> **Required work**
Make an exact copy of all the entries, with the pictures left out.

(Data records)
##########

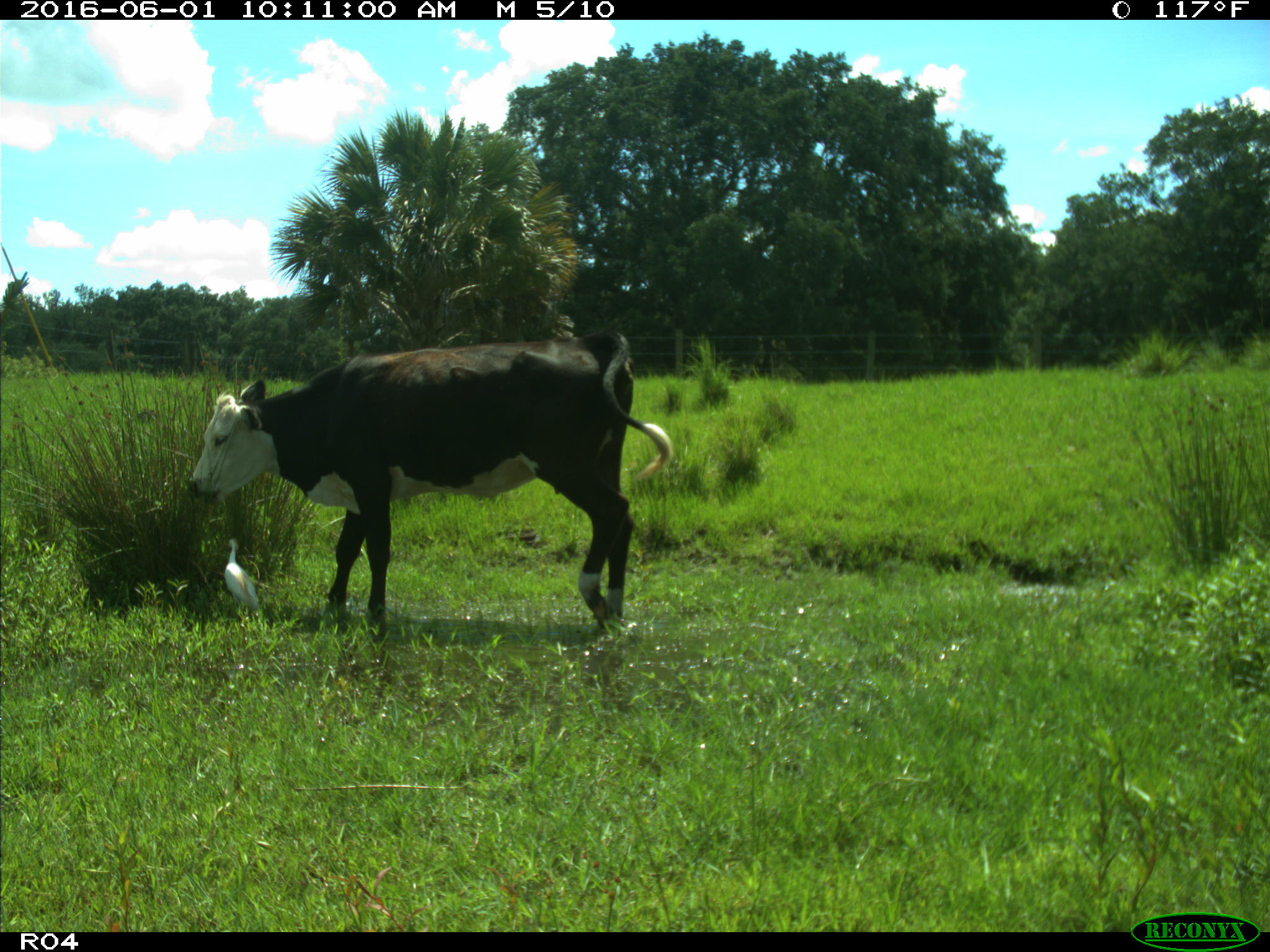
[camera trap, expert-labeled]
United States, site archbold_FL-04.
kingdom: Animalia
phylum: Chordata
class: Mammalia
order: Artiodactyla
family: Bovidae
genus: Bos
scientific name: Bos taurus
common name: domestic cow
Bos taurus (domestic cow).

##########

> **Answer box**
[camera trap, expert-labeled]
United States, site archbold_FL-04.
kingdom: Animalia
phylum: Chordata
class: Mammalia
order: Artiodactyla
family: Bovidae
genus: Bos
scientific name: Bos taurus
common name: domestic cow
Bos taurus (domestic cow).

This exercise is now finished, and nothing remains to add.